Uma delas seria a coincidência de, nessa sétima versão do Fenatib, termos a oportunidade de presenciar diversos espetáculos de teatro de bonecos, com técnicas distintas e muito boa manipulação. E por quê? Escassez de bons espetáculos infantis com atores? Não, óbvio que não. Vemos isso como aqueles eternos e pequenos retornos que são essenciais e, por que não arriscar, míticos (via nosso grande mitólogo Mircea Elíade). Vendo por esse foco, parece que o teatro de bonecos pode significar também um novo início, um novo sair do zero absoluto, do caos, ou do lúdico imediato (como muitos definem o teatro de bonecos), em busca de novas sensações, novos ciclos, ou atmosferas fantásticas, poéticas, alcançando momentos especiais tão almejados por todos aqueles que querem fazer teatro de seres vivos.

E aqui também tocamos em nossos desejos, pois também procuramos no teatro esses tesouros perdidos.
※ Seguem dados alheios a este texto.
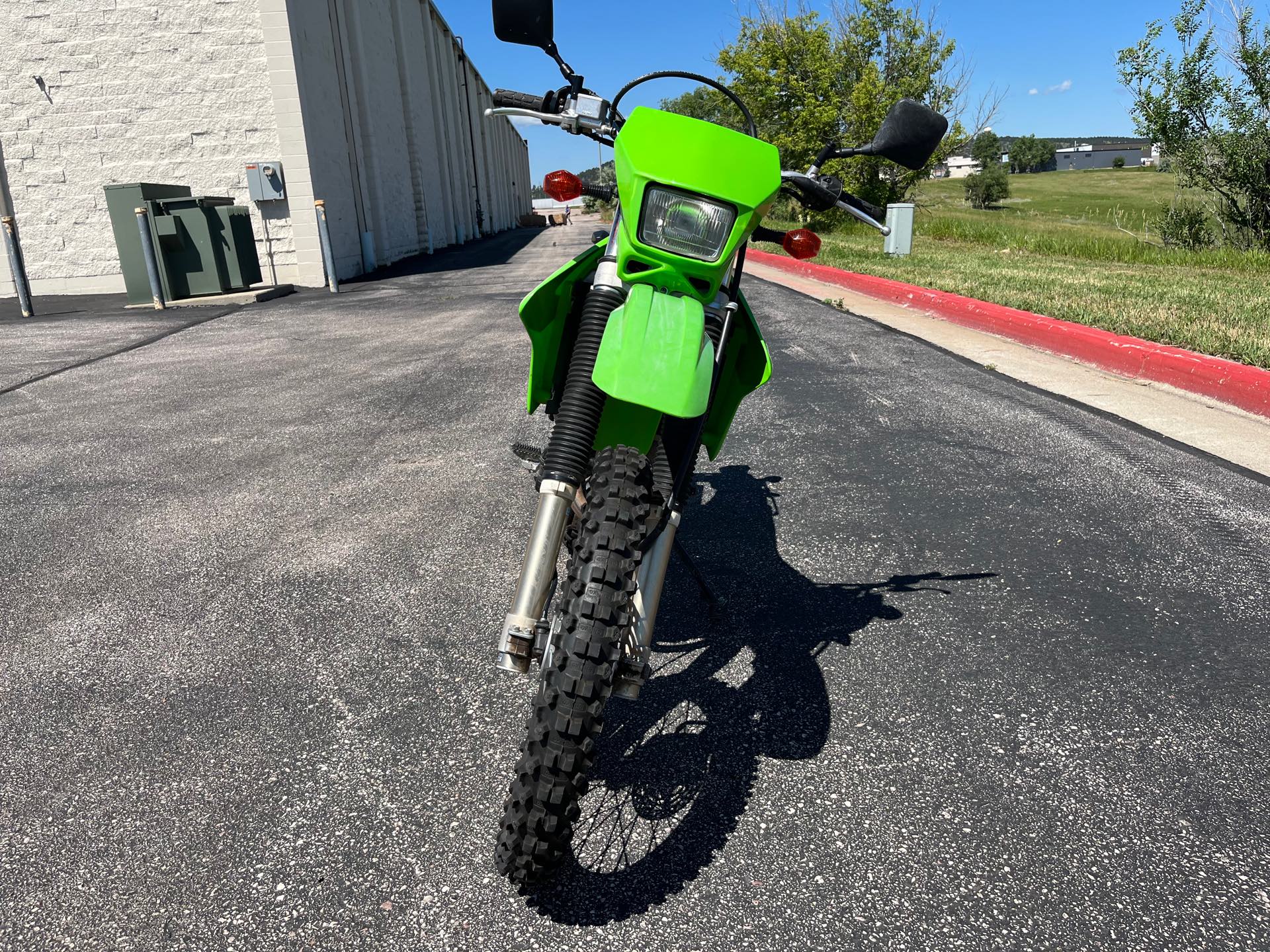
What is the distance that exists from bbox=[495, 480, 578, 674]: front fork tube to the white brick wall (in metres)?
15.6

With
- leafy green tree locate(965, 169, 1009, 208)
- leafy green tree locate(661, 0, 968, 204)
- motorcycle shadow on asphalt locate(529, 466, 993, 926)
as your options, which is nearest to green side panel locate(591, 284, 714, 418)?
motorcycle shadow on asphalt locate(529, 466, 993, 926)

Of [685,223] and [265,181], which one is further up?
[265,181]

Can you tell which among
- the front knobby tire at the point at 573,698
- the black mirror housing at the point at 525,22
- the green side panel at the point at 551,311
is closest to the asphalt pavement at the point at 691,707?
the front knobby tire at the point at 573,698

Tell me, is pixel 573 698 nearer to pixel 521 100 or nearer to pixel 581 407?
pixel 581 407

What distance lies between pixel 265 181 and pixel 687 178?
15.5 metres

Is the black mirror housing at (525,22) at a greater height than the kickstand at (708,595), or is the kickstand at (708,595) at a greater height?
the black mirror housing at (525,22)

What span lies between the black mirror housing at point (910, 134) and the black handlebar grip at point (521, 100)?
1.03 m

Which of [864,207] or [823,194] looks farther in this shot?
[864,207]

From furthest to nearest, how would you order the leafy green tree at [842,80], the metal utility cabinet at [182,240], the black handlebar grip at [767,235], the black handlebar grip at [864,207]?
1. the leafy green tree at [842,80]
2. the metal utility cabinet at [182,240]
3. the black handlebar grip at [864,207]
4. the black handlebar grip at [767,235]

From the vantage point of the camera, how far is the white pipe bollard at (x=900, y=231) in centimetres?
1686

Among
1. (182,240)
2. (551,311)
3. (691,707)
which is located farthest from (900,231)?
(691,707)

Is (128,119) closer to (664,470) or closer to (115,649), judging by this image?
(115,649)

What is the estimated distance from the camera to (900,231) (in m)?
17.2

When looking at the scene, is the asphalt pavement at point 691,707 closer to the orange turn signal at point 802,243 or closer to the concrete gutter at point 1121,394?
the concrete gutter at point 1121,394
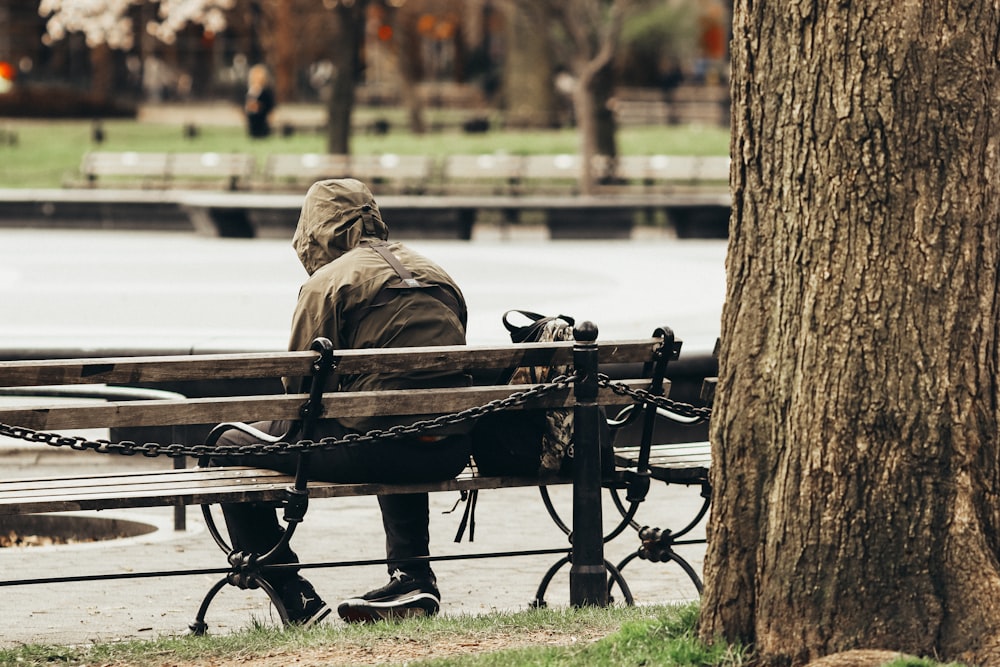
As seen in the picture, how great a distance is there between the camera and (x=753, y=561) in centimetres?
448

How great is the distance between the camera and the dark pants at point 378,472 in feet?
17.9

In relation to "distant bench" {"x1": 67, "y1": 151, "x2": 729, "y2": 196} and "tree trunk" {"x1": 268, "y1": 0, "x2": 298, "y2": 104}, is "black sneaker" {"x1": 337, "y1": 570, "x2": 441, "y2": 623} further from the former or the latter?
"tree trunk" {"x1": 268, "y1": 0, "x2": 298, "y2": 104}

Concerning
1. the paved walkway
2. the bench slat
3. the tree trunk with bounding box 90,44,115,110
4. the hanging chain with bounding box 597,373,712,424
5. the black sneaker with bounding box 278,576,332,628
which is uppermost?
the tree trunk with bounding box 90,44,115,110

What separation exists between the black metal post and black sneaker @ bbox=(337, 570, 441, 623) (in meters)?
0.51

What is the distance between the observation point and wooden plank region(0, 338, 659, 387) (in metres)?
4.97

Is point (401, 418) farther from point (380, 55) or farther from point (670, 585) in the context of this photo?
point (380, 55)

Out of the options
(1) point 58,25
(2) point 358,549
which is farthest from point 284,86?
(2) point 358,549

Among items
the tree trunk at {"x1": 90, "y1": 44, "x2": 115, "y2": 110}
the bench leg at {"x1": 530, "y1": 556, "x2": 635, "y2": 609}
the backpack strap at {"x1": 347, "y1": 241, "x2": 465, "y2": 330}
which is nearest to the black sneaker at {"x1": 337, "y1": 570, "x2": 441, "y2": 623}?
the bench leg at {"x1": 530, "y1": 556, "x2": 635, "y2": 609}

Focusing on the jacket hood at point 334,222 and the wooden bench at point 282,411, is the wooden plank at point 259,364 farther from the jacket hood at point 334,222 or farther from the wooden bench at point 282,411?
the jacket hood at point 334,222

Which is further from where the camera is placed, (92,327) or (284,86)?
(284,86)

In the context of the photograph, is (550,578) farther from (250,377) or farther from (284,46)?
(284,46)

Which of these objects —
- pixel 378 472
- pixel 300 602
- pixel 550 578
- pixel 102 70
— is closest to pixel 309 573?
pixel 300 602

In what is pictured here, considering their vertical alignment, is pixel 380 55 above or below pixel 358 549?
above

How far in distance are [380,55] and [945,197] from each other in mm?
62839
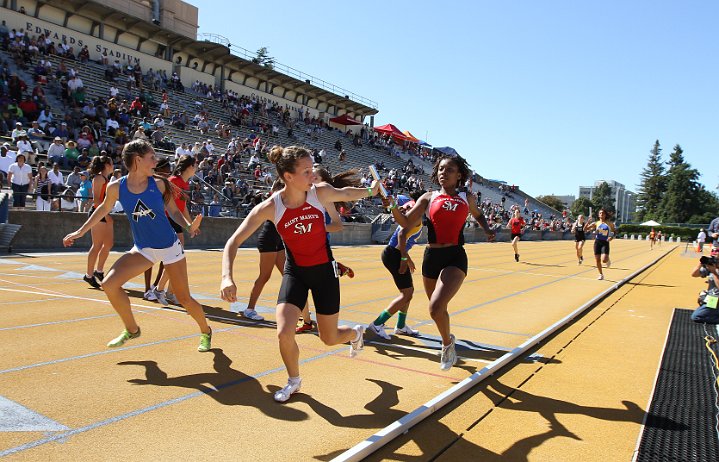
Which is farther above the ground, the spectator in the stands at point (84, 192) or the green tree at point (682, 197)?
the green tree at point (682, 197)

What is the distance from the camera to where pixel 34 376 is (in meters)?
4.73

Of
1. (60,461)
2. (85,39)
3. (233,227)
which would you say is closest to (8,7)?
(85,39)

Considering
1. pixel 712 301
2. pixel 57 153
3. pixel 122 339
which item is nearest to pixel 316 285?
pixel 122 339

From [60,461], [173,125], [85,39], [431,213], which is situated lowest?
[60,461]

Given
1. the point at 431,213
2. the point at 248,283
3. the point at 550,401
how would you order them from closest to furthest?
the point at 550,401
the point at 431,213
the point at 248,283

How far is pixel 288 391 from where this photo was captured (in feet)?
14.8

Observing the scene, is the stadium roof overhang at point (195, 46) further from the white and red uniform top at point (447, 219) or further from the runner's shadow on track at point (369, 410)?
the runner's shadow on track at point (369, 410)

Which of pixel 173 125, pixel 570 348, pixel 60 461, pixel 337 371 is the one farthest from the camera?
pixel 173 125

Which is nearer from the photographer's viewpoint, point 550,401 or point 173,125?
point 550,401

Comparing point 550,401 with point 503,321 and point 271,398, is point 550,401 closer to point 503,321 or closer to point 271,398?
point 271,398

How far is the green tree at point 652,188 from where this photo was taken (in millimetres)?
127375

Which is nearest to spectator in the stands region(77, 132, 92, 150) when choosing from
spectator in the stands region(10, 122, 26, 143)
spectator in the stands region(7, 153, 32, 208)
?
spectator in the stands region(10, 122, 26, 143)

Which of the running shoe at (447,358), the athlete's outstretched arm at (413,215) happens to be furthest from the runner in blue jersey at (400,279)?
the running shoe at (447,358)

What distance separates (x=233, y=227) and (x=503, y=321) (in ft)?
46.1
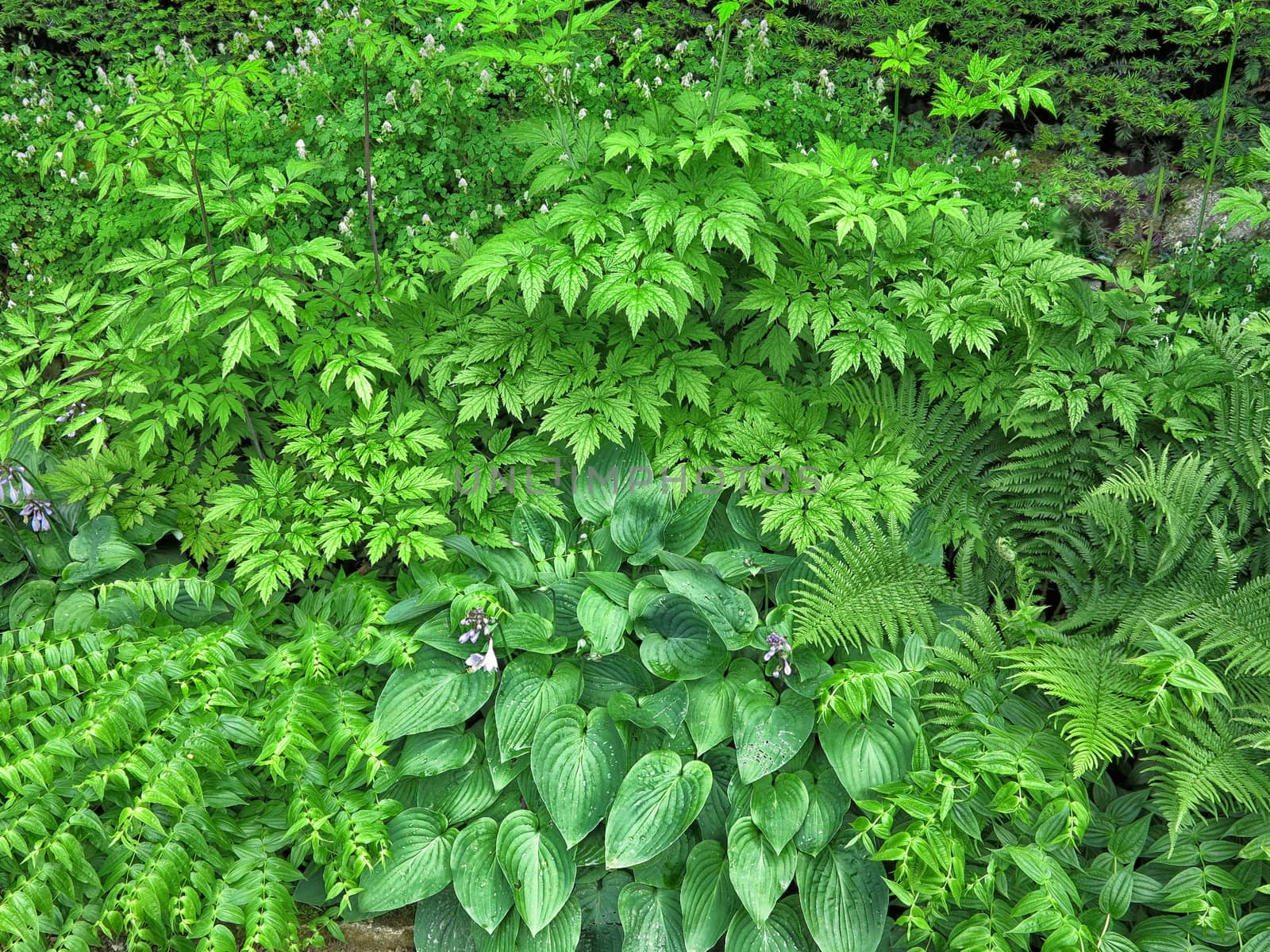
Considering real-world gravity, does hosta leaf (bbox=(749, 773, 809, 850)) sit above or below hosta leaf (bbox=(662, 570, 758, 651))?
below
Somos pessoas inquietas, de pesquisa, gente que procura desafios, dificuldades, diante do certo e do cifrão, tão prósperos e perigosos para quem faz teatro. Criamos nossa Cia. Articularte há exatos cinco anos, com alguns sonhos e ideias. Hoje vemos o tempo passar e sorrimos do passado, brindando ao presente e sempre com o pé atrás, quando se trata de olhar para o futuro. Será mesmo? Talvez, não e decididamente, não.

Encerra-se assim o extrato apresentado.